Au printemps dernier, le gouvernement du Québec dévoilait son budget 2025-2026 « Pour un Québec plus fort - Innover pour prospérer », qui reconnaissait l’importance d’investir dans l’innovation de la province. Cependant, les investissements destinés à la communauté étudiante universitaire dans les bourses du Fonds de recherche du Québec (FRQ) ont été complètement écartés de ce budget qui visait pourtant à rehausser l’innovation québécoise. L’Union étudiante du Québec (UEQ) demande au gouvernement du Québec de considérer la relève scientifique comme une partie intégrante de l’avenir de l’innovation en augmentant le montant et le nombre de bourses étudiantes au FRQ.
Au moment où le gouvernement du Québec déposait son dernier budget, chez nos voisins du Sud, les attaques envers le milieu universitaire et la liberté académique, ainsi que les coupes massives annoncées dans le financement public dédié à la recherche mettaient en péril d’innombrables projets scientifiques. En octobre 2025, des responsables du Prix Nobel soulevaient même que les États-Unis étaient en voie de perdre leur place à titre de première nation dans la recherche scientifique dans le monde. Ainsi, quand un sous-investissement dans les fonds publics dédiés à la recherche libre survient, c’est tout le potentiel d’innovation d’une société qui s’en trouve freiné. Les personnes chercheuses sont contraintes de quitter leur pays et la population étudiante doit se tourner vers d’autres destinations pour acquérir une formation de qualité en recherche.

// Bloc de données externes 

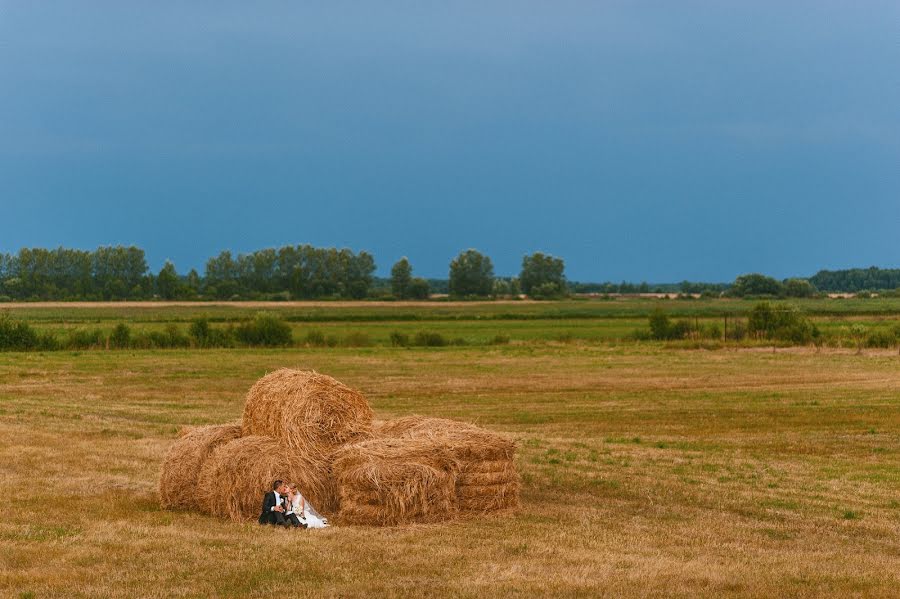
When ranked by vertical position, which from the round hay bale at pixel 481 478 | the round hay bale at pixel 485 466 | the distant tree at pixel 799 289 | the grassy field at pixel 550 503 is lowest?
the grassy field at pixel 550 503

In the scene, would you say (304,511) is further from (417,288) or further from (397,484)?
(417,288)

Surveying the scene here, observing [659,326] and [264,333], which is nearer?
[264,333]

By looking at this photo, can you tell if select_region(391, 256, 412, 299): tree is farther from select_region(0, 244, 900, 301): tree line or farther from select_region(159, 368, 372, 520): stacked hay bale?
select_region(159, 368, 372, 520): stacked hay bale

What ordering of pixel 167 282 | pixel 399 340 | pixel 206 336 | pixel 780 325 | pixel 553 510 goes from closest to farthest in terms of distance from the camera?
1. pixel 553 510
2. pixel 206 336
3. pixel 780 325
4. pixel 399 340
5. pixel 167 282

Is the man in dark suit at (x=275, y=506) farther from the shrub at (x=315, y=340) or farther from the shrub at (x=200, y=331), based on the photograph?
the shrub at (x=315, y=340)

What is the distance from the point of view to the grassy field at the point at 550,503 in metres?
10.7

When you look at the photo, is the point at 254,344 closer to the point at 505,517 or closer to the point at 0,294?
the point at 505,517

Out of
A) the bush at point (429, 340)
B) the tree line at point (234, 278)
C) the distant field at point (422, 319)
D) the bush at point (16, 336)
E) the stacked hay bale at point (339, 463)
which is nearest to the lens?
the stacked hay bale at point (339, 463)

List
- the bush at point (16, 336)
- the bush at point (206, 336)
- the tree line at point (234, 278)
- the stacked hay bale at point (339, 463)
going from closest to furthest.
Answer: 1. the stacked hay bale at point (339, 463)
2. the bush at point (16, 336)
3. the bush at point (206, 336)
4. the tree line at point (234, 278)

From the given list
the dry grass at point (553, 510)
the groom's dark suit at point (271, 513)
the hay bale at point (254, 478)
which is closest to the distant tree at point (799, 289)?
the dry grass at point (553, 510)

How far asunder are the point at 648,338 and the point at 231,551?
192 ft

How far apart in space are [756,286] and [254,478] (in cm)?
17191

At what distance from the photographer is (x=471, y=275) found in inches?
6890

Dans ce contexte, le Québec se doit d’investir dans le FRQ. En effet, le gouvernement dispose d’une occasion unique de soutenir la recherche, de renforcer sa compétitivité en innovation et d’attirer de nouveaux talents. L’UEQ dénonce le manque d’investissements du gouvernement dans les bourses de recherche destinées à la relève. Notre relève scientifique mérite mieux. À l’heure actuelle, le montant annuel des bourses de la maîtrise se situe à 20 000 $ alors que celui au doctorat, à 25 000 $. Le taux d’octroi des bourses du FRQ est en forte baisse : il atteignait environ 28 % lors du dernier concours, alors qu’il y a trois ans, plus de 41 % des candidatures recommandées par les comités scientifiques obtenaient un financement. Considérant la baisse significative du taux d’octroi, il est insensé que même la crème de la crème de la relève scientifique ne puisse pas obtenir un financement annuel au-dessus du seuil de revenu viable.
La contribution de la communauté étudiante en recherche et en innovation est incontestable. Au Québec, la population étudiante contribue au tiers de toutes les publications scientifiques de la province. Cette contribution est même reconnue par le gouvernement dans le cadre de la Stratégie québécoise de recherche et d’investissement en innovation (SQRI2) 2022-2027 qui mentionne que les talents de la relève sont un « atout pour le développement de solutions aux grands enjeux et défis de société » et qu’un financement adéquat dans la relève scientifique est « une condition essentielle d’attraction pour de grandes entreprises innovantes ». La SQRI2 prévoyait même des investissements significatifs pour la relève scientifique. À l’heure actuelle, nos personnes chercheuses de demain attendent toujours ces sommes à la hauteur des promesses réalisées par le gouvernement.
Lorsque la relève scientifique est financée en dessous du seuil de revenu viable, c’est la société tout entière qui en subit les conséquences. La durée des études aux cycles supérieurs s’allonge, le taux d’abandon atteint près de 50 % dans certaines disciplines au doctorat, et l’innovation au Québec en ressort freinée. En négligeant sa relève, la société perd des scientifiques de talent. Financer la recherche, c’est investir directement dans l’avenir du Québec.